==== Input records

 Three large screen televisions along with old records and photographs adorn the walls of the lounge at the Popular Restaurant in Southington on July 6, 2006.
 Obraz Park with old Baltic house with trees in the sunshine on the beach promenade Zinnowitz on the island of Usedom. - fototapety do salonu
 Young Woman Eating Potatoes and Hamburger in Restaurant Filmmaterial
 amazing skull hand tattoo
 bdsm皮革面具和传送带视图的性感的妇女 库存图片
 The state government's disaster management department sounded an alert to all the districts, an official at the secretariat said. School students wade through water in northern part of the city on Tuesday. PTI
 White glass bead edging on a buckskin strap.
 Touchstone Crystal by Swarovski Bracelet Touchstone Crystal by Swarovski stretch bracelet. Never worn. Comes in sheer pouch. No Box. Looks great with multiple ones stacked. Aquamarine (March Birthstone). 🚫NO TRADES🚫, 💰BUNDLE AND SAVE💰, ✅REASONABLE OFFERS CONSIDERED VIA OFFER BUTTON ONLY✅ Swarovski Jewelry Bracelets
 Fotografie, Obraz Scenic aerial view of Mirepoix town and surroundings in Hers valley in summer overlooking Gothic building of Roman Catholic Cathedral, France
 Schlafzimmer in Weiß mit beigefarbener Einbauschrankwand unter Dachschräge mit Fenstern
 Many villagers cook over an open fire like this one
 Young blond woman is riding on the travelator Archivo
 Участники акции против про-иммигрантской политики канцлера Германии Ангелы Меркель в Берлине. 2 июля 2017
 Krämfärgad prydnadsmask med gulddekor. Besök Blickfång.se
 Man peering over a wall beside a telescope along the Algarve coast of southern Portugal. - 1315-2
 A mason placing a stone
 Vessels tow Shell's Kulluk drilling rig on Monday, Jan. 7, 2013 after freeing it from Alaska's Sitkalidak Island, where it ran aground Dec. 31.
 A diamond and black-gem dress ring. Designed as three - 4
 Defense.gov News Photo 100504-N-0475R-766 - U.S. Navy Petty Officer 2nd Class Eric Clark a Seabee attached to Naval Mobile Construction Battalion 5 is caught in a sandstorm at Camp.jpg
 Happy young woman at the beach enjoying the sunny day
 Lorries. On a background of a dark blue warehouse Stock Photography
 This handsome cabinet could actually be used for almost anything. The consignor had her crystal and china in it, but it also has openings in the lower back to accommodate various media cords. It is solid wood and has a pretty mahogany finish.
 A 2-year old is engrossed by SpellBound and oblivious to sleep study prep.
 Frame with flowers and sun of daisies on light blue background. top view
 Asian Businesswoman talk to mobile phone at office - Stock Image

========

** Task statement **
Beginning with the very first line of the material, please return exactly each line down to and including the one with "A diamond and".

** Solution to this task **
 Three large screen televisions along with old records and photographs adorn the walls of the lounge at the Popular Restaurant in Southington on July 6, 2006.
 Obraz Park with old Baltic house with trees in the sunshine on the beach promenade Zinnowitz on the island of Usedom. - fototapety do salonu
 Young Woman Eating Potatoes and Hamburger in Restaurant Filmmaterial
 amazing skull hand tattoo
 bdsm皮革面具和传送带视图的性感的妇女 库存图片
 The state government's disaster management department sounded an alert to all the districts, an official at the secretariat said. School students wade through water in northern part of the city on Tuesday. PTI
 White glass bead edging on a buckskin strap.
 Touchstone Crystal by Swarovski Bracelet Touchstone Crystal by Swarovski stretch bracelet. Never worn. Comes in sheer pouch. No Box. Looks great with multiple ones stacked. Aquamarine (March Birthstone). 🚫NO TRADES🚫, 💰BUNDLE AND SAVE💰, ✅REASONABLE OFFERS CONSIDERED VIA OFFER BUTTON ONLY✅ Swarovski Jewelry Bracelets
 Fotografie, Obraz Scenic aerial view of Mirepoix town and surroundings in Hers valley in summer overlooking Gothic building of Roman Catholic Cathedral, France
 Schlafzimmer in Weiß mit beigefarbener Einbauschrankwand unter Dachschräge mit Fenstern
 Many villagers cook over an open fire like this one
 Young blond woman is riding on the travelator Archivo
 Участники акции против про-иммигрантской политики канцлера Германии Ангелы Меркель в Берлине. 2 июля 2017
 Krämfärgad prydnadsmask med gulddekor. Besök Blickfång.se
 Man peering over a wall beside a telescope along the Algarve coast of southern Portugal. - 1315-2
 A mason placing a stone
 Vessels tow Shell's Kulluk drilling rig on Monday, Jan. 7, 2013 after freeing it from Alaska's Sitkalidak Island, where it ran aground Dec. 31.
 A diamond and black-gem dress ring. Designed as three - 4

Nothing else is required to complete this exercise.